EXTRACT TO READ:
══════════════════════════════
Current version: 1.0

ENFT (Efficient Non-consecutive Feature Tracking) is a feature tracking method which can efficiently match feature point correspondences among one or multiple video sequences. Our framework consists of steps of solving the feature ‘dropout’ problem when indistinctive structures, noise or even large image distortion exist, and of rapidly recognizing and joining common features located in different subsequences or even in different videos. This source code provides an efficient GPU implementation.

Related Publications:

[1] Guofeng Zhang*, Haomin Liu, Zilong Dong, Jiaya Jia, Tien-Tsin Wong, and Hujun Bao*. Efficient Non-Consecutive Feature Tracking for Robust Structure-from-Motion. IEEE Transactions on Image Processing, 25(12): 5957 – 5970, 2016. [arXiv report][video]

[2] Guofeng Zhang, Zilong Dong, Jiaya Jia, Tien-Tsin Wong, and Hujun Bao. Efficient Non-Consecutive Feature Tracking for Structure-from-Motion. European Conference on Computer Vision (ECCV), 2010.
══════════════════════════════
DATASET CONTENT:

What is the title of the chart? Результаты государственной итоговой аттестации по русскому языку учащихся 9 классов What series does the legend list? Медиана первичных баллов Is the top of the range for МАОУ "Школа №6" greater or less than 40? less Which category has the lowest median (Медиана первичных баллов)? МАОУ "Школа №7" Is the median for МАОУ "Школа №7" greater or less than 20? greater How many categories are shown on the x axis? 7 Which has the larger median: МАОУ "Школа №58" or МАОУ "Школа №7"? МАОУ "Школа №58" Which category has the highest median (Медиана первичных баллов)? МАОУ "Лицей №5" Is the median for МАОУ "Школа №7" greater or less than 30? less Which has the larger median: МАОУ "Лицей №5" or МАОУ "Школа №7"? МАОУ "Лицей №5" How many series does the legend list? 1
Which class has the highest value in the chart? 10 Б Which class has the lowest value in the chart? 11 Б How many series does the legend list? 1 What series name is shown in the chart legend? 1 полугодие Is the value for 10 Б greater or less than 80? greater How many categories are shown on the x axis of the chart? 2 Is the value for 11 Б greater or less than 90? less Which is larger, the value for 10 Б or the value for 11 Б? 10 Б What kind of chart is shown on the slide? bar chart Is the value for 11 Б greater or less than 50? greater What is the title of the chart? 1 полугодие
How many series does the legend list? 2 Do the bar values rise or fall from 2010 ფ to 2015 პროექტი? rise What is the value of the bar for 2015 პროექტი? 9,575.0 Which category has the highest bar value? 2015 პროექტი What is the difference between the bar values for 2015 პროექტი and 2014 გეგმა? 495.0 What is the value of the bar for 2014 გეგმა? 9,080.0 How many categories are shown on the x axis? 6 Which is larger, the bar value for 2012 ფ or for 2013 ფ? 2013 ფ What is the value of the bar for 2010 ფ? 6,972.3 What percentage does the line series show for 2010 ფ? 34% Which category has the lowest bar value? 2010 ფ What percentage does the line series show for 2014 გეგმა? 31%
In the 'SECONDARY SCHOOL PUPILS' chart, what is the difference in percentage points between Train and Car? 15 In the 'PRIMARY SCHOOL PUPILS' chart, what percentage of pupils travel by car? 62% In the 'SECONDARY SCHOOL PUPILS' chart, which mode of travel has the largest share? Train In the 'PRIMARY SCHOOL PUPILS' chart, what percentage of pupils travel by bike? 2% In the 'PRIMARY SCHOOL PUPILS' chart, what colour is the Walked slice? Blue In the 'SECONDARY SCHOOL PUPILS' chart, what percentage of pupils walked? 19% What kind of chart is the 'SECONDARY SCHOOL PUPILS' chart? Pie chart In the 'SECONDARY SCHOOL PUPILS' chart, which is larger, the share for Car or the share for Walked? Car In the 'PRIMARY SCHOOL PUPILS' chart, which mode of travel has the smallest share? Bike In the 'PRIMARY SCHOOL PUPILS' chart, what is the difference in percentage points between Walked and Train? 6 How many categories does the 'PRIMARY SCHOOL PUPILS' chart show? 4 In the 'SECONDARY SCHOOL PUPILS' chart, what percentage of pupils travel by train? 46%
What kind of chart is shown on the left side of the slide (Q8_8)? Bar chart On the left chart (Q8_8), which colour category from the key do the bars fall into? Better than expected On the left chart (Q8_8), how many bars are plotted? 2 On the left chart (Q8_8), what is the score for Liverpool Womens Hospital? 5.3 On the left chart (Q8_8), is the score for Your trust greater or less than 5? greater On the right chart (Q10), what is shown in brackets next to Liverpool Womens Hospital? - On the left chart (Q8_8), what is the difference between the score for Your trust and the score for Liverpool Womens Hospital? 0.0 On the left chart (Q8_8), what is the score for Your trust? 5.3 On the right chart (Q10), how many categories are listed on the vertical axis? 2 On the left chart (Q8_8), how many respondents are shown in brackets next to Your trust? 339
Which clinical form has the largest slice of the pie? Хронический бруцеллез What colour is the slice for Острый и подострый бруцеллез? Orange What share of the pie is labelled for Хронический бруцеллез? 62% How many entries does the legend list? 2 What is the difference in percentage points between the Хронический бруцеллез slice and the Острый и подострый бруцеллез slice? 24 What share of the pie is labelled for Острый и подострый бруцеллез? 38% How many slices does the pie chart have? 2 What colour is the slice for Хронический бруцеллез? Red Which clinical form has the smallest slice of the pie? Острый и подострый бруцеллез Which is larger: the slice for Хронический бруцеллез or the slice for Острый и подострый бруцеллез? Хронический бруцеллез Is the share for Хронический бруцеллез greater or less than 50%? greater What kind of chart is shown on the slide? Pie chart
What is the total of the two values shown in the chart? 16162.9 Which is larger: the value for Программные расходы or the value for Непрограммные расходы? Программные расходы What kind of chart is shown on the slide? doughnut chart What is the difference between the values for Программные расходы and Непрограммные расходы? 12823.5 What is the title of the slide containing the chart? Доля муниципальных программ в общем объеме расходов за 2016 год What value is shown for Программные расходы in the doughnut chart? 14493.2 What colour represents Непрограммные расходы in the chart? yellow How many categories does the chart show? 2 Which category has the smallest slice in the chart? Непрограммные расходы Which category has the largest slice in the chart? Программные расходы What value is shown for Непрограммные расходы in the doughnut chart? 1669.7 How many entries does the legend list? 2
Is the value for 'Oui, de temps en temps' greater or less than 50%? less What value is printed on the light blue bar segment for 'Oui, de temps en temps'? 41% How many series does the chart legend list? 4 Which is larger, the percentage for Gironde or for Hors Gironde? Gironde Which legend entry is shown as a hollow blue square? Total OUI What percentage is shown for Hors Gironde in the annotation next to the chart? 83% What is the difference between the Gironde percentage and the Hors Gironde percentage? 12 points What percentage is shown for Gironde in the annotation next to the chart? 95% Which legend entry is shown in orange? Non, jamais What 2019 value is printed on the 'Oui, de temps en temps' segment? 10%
══════════════════════════════
WHAT TO WORK ON:
(1) Answer these questions about the ENFT description:
(a) What is the current version number?
(b) What does the source code provide?
(c) In what year did the European Conference on Computer Vision publication appear?
(2) Could you copy out the ENFT description from "[2] Guofeng Zhang, Zilong" to "Vision (ECCV), 2010."?

EXERCISE RESPONSES:
(1)
(a) 1.0
(b) An efficient GPU implementation.
(c) 2010

(2)
[2] Guofeng Zhang, Zilong Dong, Jiaya Jia, Tien-Tsin Wong, and Hujun Bao. Efficient Non-Consecutive Feature Tracking for Structure-from-Motion. European Conference on Computer Vision (ECCV), 2010.